▸ Instruções do exercício
Devolva, copiado literalmente, o trecho do texto sobre a fortuna e o acaso que abre com as palavras que contêm "17 (fatos freqüentes" e fecha com "ou pela natureza.".

10 Para começar devemos reconhecer que a experiência mostra que há fatos que se produzem sempre da mesma maneira, e há outros que se produzem freqüentemente; É evidente que a fortuna não é causa de um nem de outros e que os efeitos da fortuna não estão entre os fatos necessários e constantes, nem entre os que se produzem a maior parte das vezes.

17 (fatos freqüentes e fatos raros) Mas, considerando que há fatos que se produzem por exceção a estes, e que todo o mundo os chama efeitos da fortuna, é evidente que a fortuna e o acaso existem de qualquer maneira: pois nós sabemos que tais efeitos são efeitos da fortuna e que os efeitos da fortuna são desses fatos.
Logo, entre eles, alguns se produzem visando um fim, outros não.

18. E entre os primeiros , alguns são por eleição e outros não são por eleição (intenção deliberada), os uns e os outros são dos fatos que se produzem em vista de um fim; Se vê, por conseqüência, que entre os fatos que são exceção à necessidade e a freqüência, há alguns aos que se pode aplicar a determinação teleológica. Os fatos que são em vista de um fim são aqueles que podem ser realizados pelo pensamento ou pela natureza.

23. Ora, quando tais fatos se produzem por acidente nos dizemos que são efeito da fortuna: da mesma maneira, em efeito, deve ser feita a distinção de por si e por acidente. Isto também pode ser aplicado à causa: por exemplo, a arte de edificar é a causa de ser da casa, a cor branca e o músico -que morará nela- são as causas por acidente. A causa por si é determinada, a causa acidental é indefinida; pois a multidão de acidentes possíveis de uma coisa é infinita.

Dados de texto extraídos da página
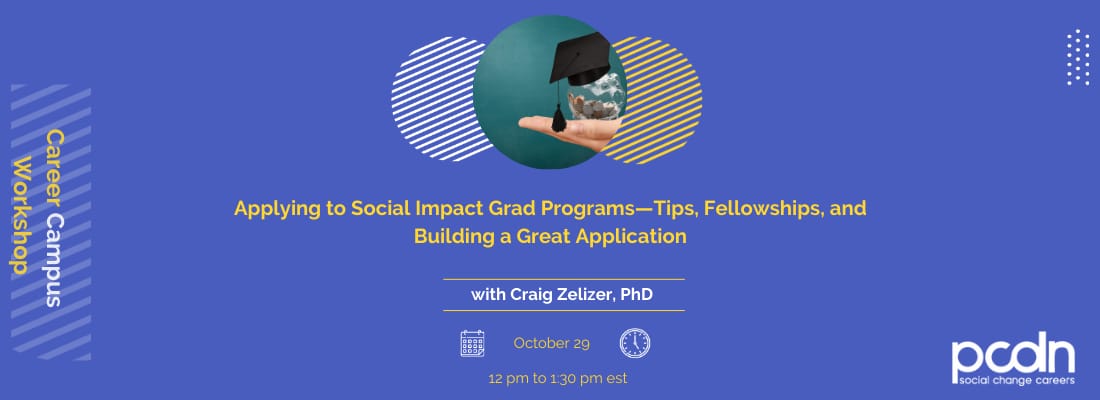 Career Campus Workshop

Applying to Social Impact Grad Programs—Tips, Fellowships, and Building a Great Application

with Craig Zelizer, PhD

October 29

12 pm to 1:30 pm est

pcdn
social change careers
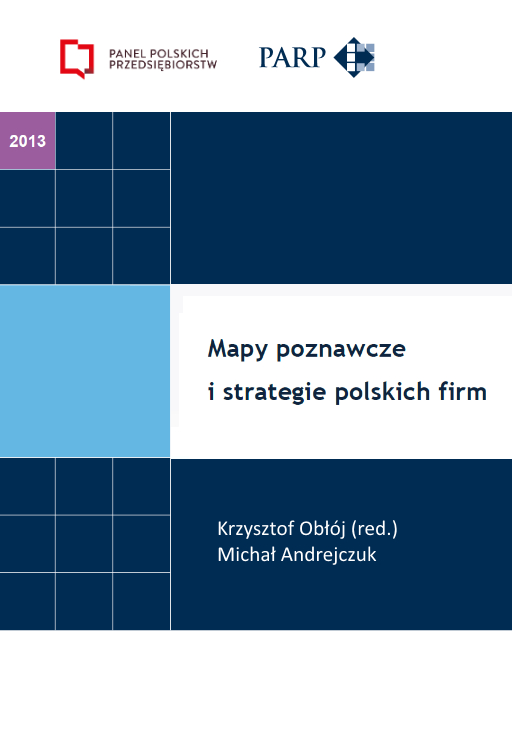 PANEL POLSKICH PRZEDSIĘBIORSTW

PARP

2013

Mapy poznawcze
i strategie polskich firm

Krzysztof Obłój (red.)
Michał Andrejczuk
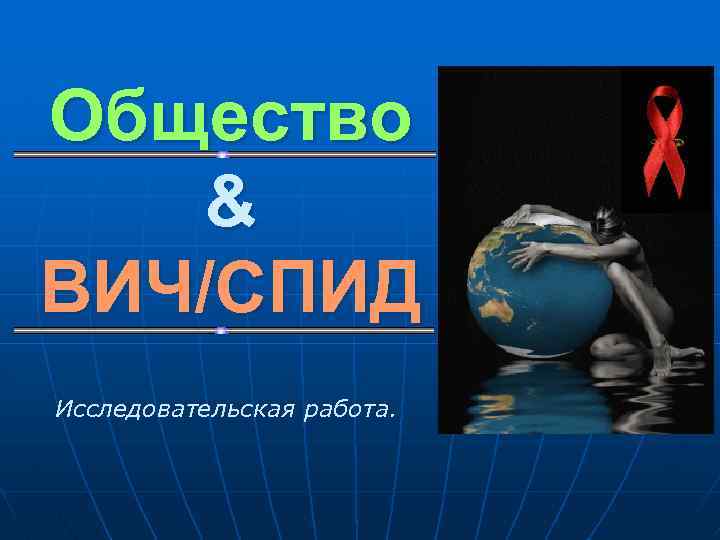 Общество

&

ВИЧ/СПИД

Исследовательская работа.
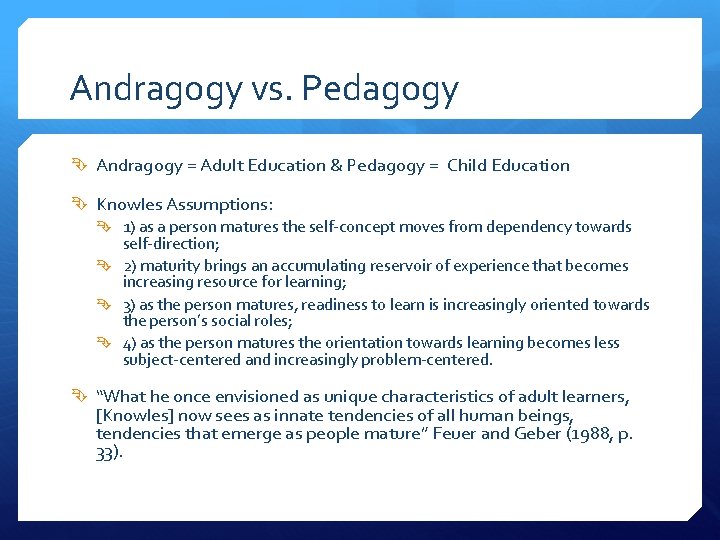 Andragogy vs. Pedagogy

Andragogy = Adult Education & Pedagogy = Child Education

Knowles Assumptions:

1) as a person matures the self-concept moves from dependency towards self-direction;

2) maturity brings an accumulating reservoir of experience that becomes increasing resource for learning;

3) as the person matures, readiness to learn is increasingly oriented towards the person's social roles;

4) as the person matures the orientation towards learning becomes less subject-centered and increasingly problem-centered.

"What he once envisioned as unique characteristics of adult learners, [Knowles] now sees as innate tendencies of all human beings, tendencies that emerge as people mature" Feuer and Geber (1988, p. 33).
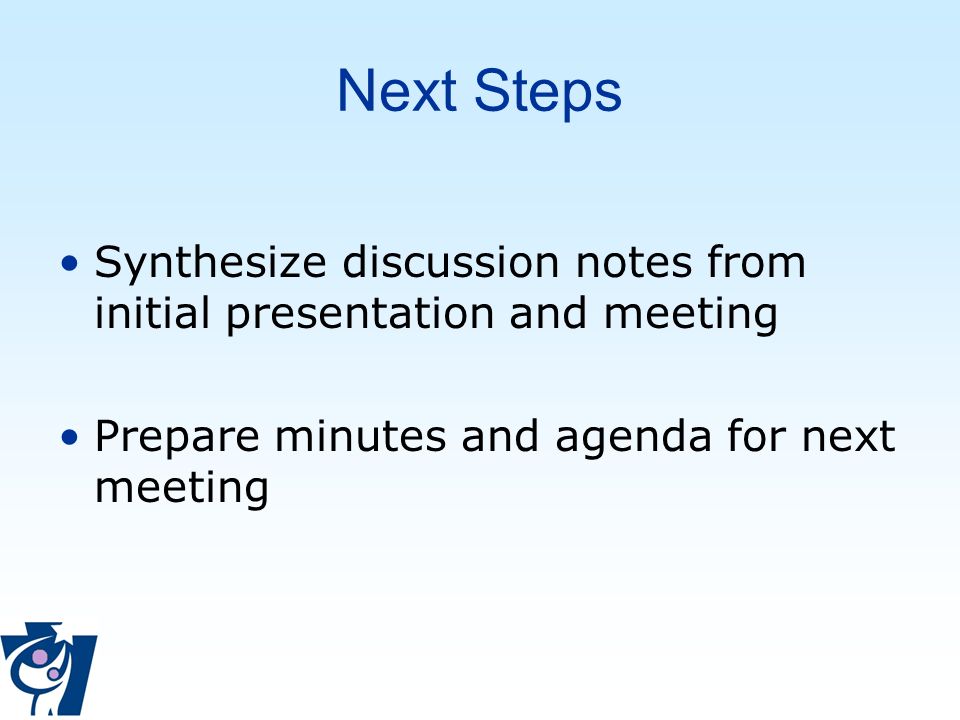 Next Steps

• Synthesize discussion notes from initial presentation and meeting

• Prepare minutes and agenda for next meeting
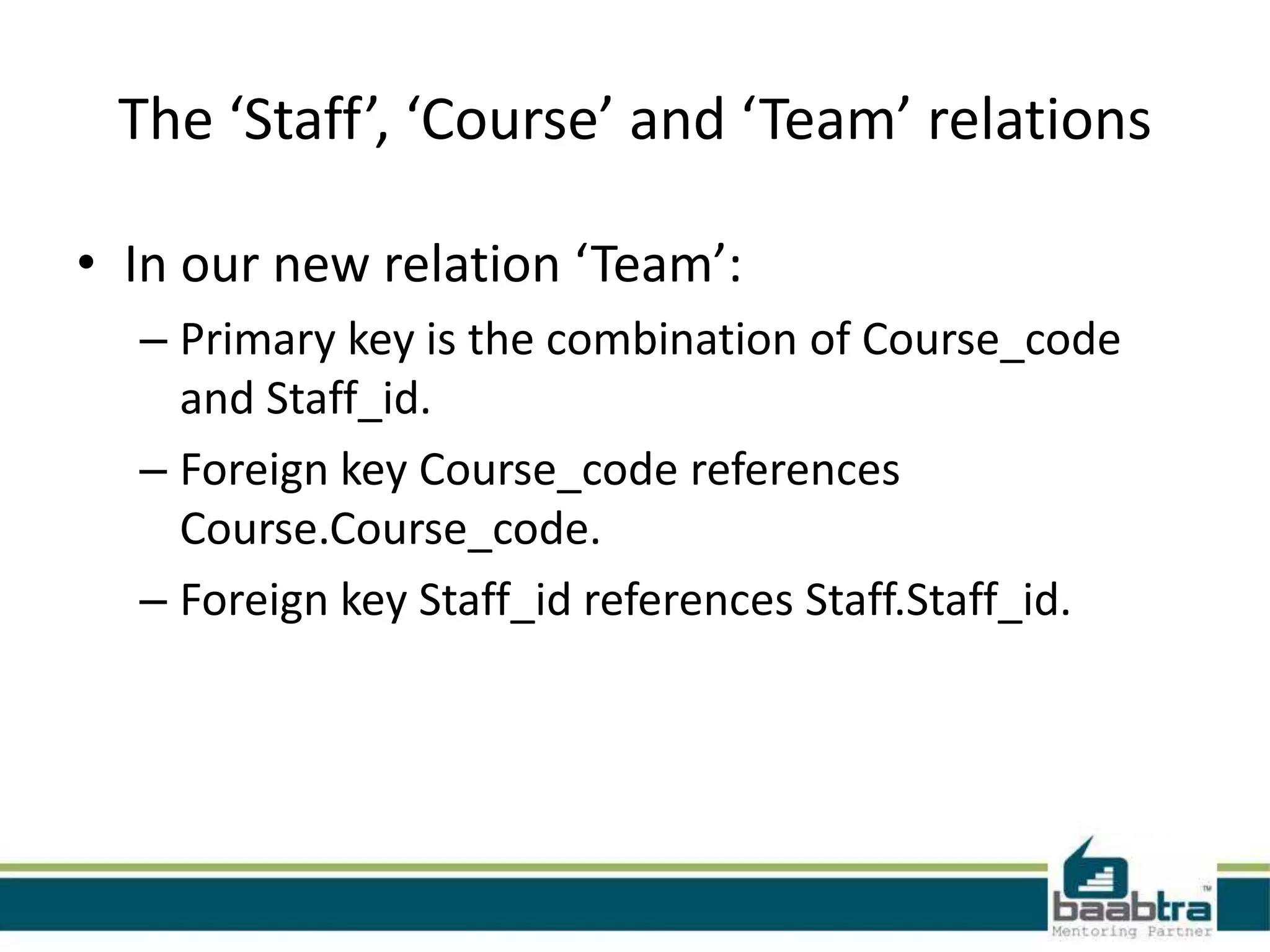 The ‘Staff’, ‘Course’ and ‘Team’ relations

• In our new relation ‘Team’:
– Primary key is the combination of Course_code and Staff_id.
– Foreign key Course_code references Course.Course_code.
– Foreign key Staff_id references Staff.Staff_id.

baabtra™
Mentoring Partner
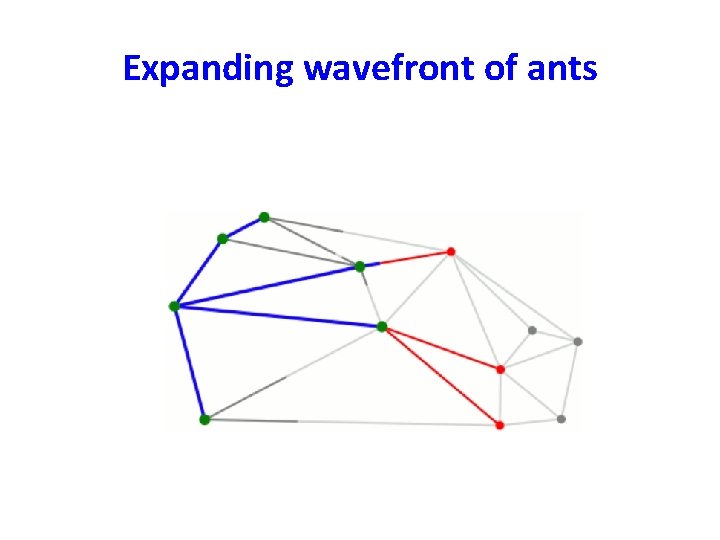 Expanding wavefront of ants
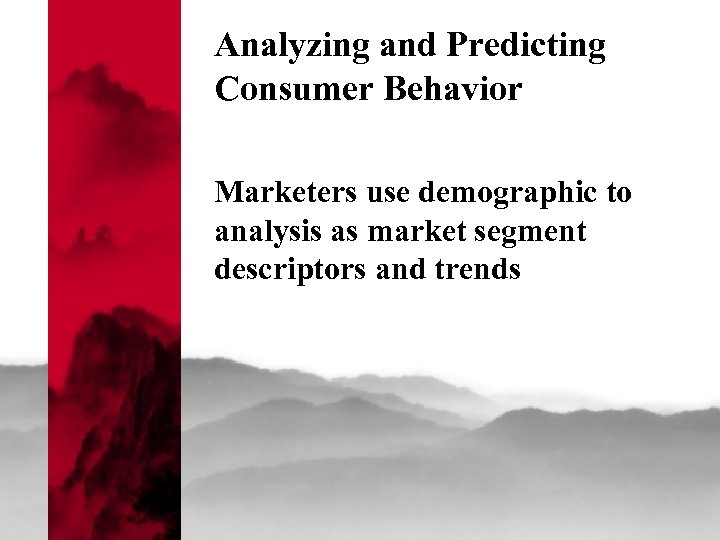 Analyzing and Predicting Consumer Behavior

Marketers use demographic to analysis as market segment descriptors and trends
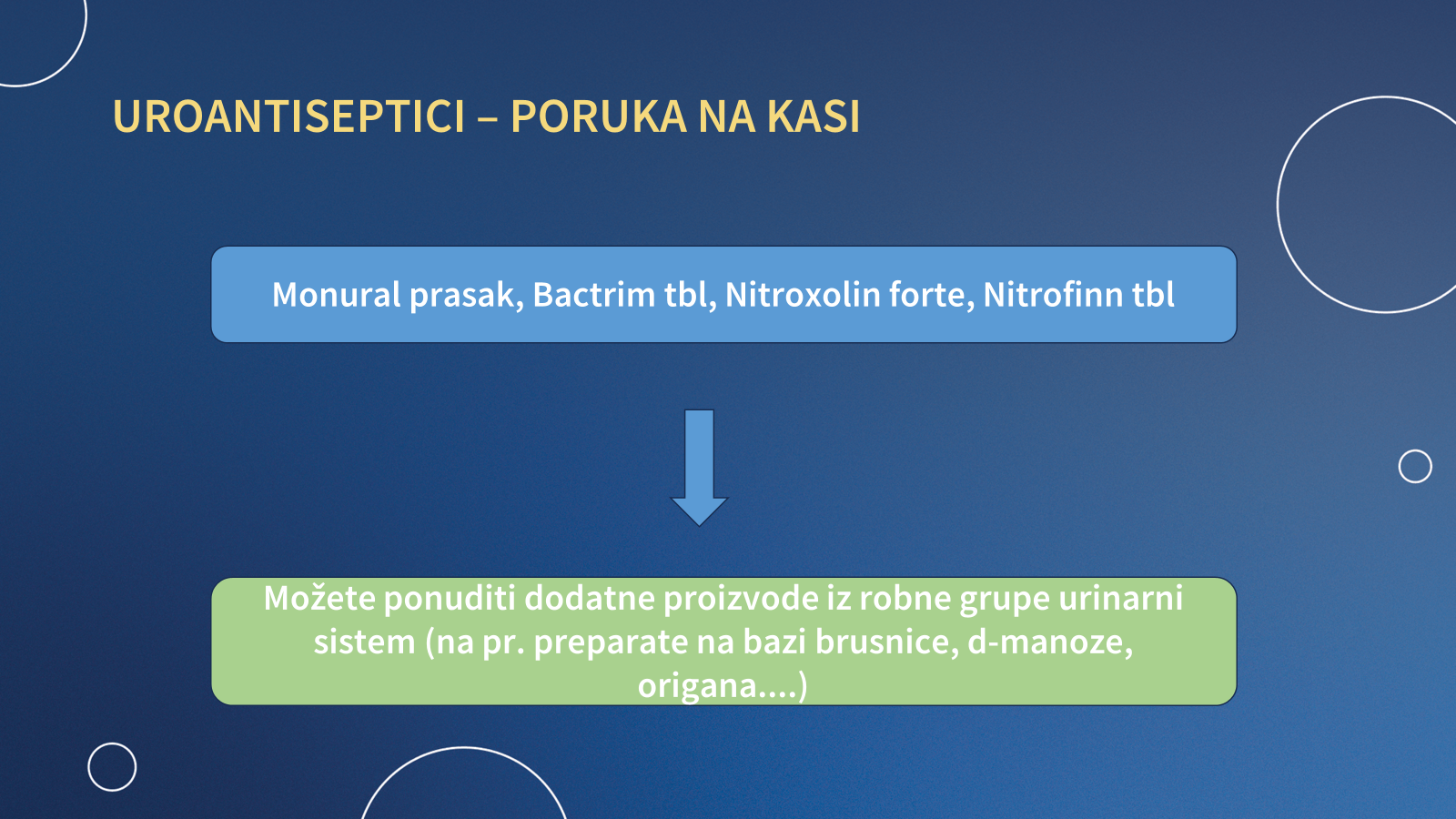 UROANTISEPTICI – PORUKA NA KASI

Monural prasak, Bactrim tbl, Nitroxolin forte, Nitrofinn tbl

Možete ponuditi dodatne proizvode iz robne grupe urinarni sistem (na pr. preparate na bazi brusnice, d-manoze, origana....)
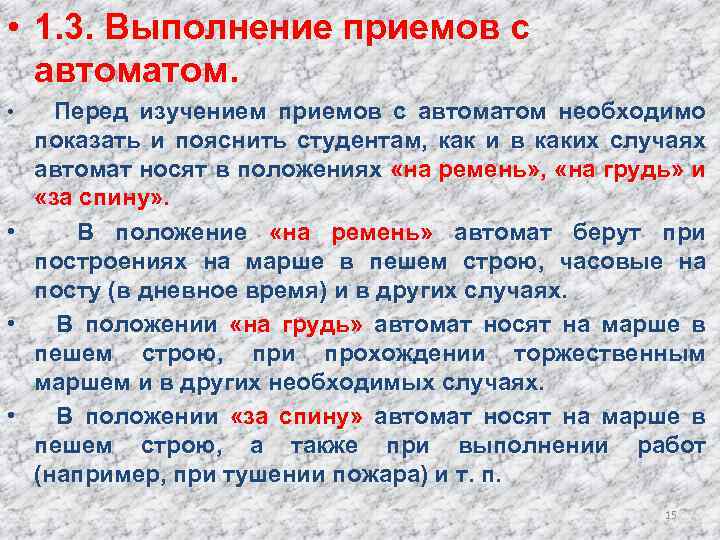 • 1.3. Выполнение приемов с автоматом.

• Перед изучением приемов с автоматом необходимо показать и пояснить студентам, как и в каких случаях автомат носят в положениях «на ремень», «на грудь» и «за спину».

• В положение «на ремень» автомат берут при построениях на марше в пешем строю, часовые на посту (в дневное время) и в других случаях.

• В положении «на грудь» автомат носят на марше в пешем строю, при прохождении торжественным маршем и в других необходимых случаях.

• В положении «за спину» автомат носят на марше в пешем строю, а также при выполнении работ (например, при тушении пожара) и т. п.

15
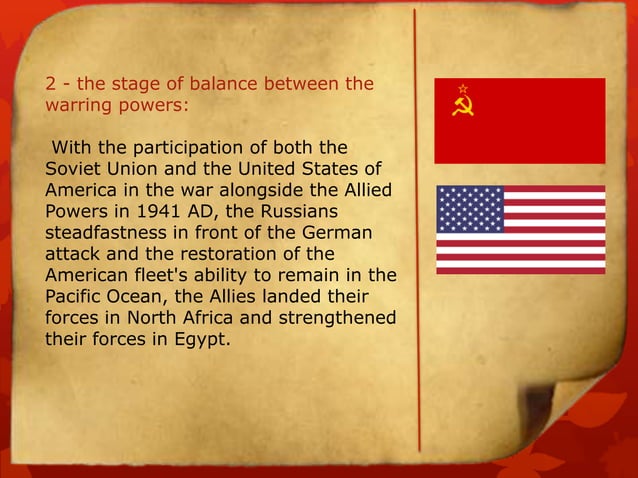 2 - the stage of balance between the warring powers:

With the participation of both the Soviet Union and the United States of America in the war alongside the Allied Powers in 1941 AD, the Russians steadfastness in front of the German attack and the restoration of the American fleet's ability to remain in the Pacific Ocean, the Allies landed their forces in North Africa and strengthened their forces in Egypt.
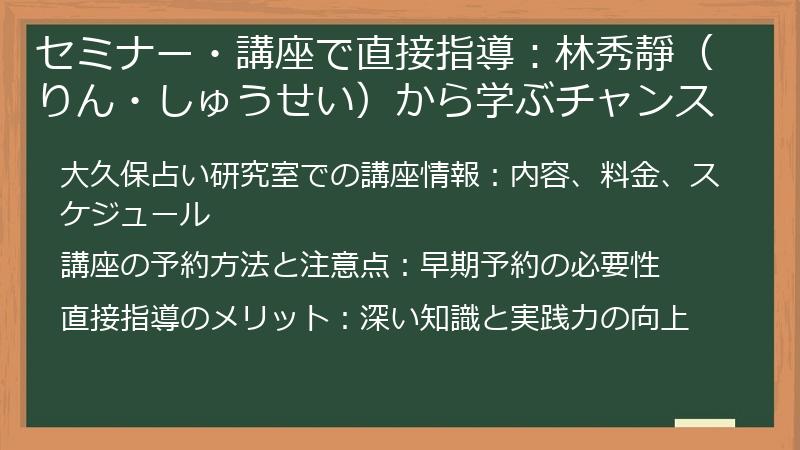 セミナー・講座で直接指導：林秀靜（りん・しゅうせい）から学ぶチャンス

大久保占い研究室での講座情報：内容、料金、スケジュール

講座の予約方法と注意点：早期予約の必要性

直接指導のメリット：深い知識と実践力の向上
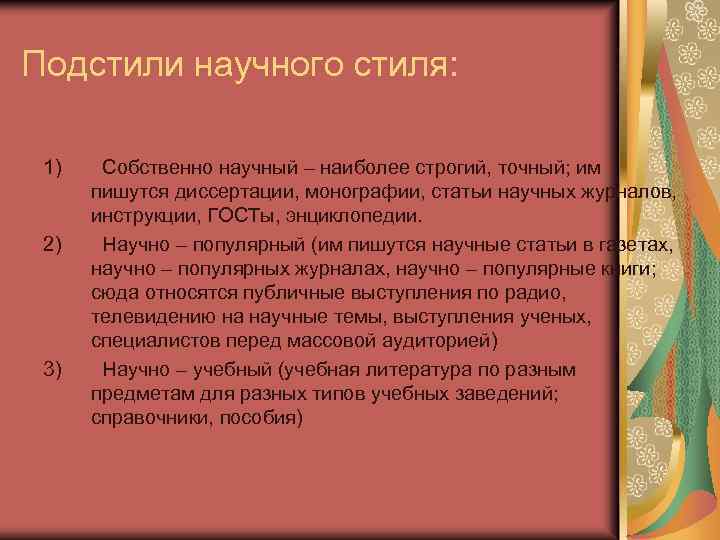 Подстили научного стиля:

1) Собственно научный – наиболее строгий, точный; им пишутся диссертации, монографии, статьи научных журналов, инструкции, ГОСТы, энциклопедии.

2) Научно – популярный (им пишутся научные статьи в газетах, научно – популярных журналах, научно – популярные книги; сюда относятся публичные выступления по радио, телевидению на научные темы, выступления ученых, специалистов перед массовой аудиторией)

3) Научно – учебный (учебная литература по разным предметам для разных типов учебных заведений; справочники, пособия)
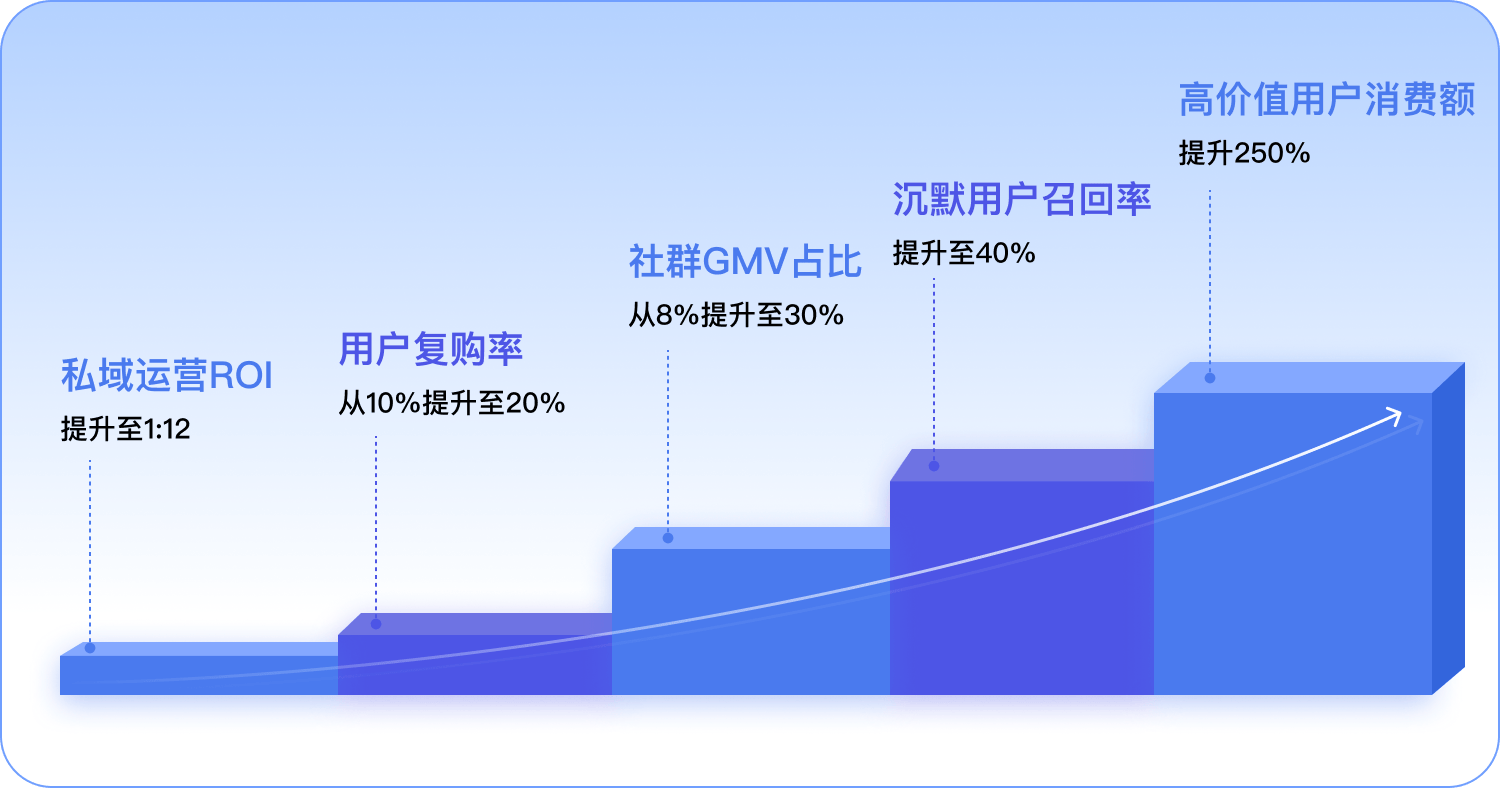 私域运营ROI
提升至1:12

用户复购率
从10%提升至20%

社群GMV占比
从8%提升至30%

沉默用户召回率
提升至40%

高价值用户消费额
提升250%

▸ Resposta da tarefa
17 (fatos freqüentes e fatos raros) Mas, considerando que há fatos que se produzem por exceção a estes, e que todo o mundo os chama efeitos da fortuna, é evidente que a fortuna e o acaso existem de qualquer maneira: pois nós sabemos que tais efeitos são efeitos da fortuna e que os efeitos da fortuna são desses fatos.
Logo, entre eles, alguns se produzem visando um fim, outros não.

18. E entre os primeiros , alguns são por eleição e outros não são por eleição (intenção deliberada), os uns e os outros são dos fatos que se produzem em vista de um fim; Se vê, por conseqüência, que entre os fatos que são exceção à necessidade e a freqüência, há alguns aos que se pode aplicar a determinação teleológica. Os fatos que são em vista de um fim são aqueles que podem ser realizados pelo pensamento ou pela natureza.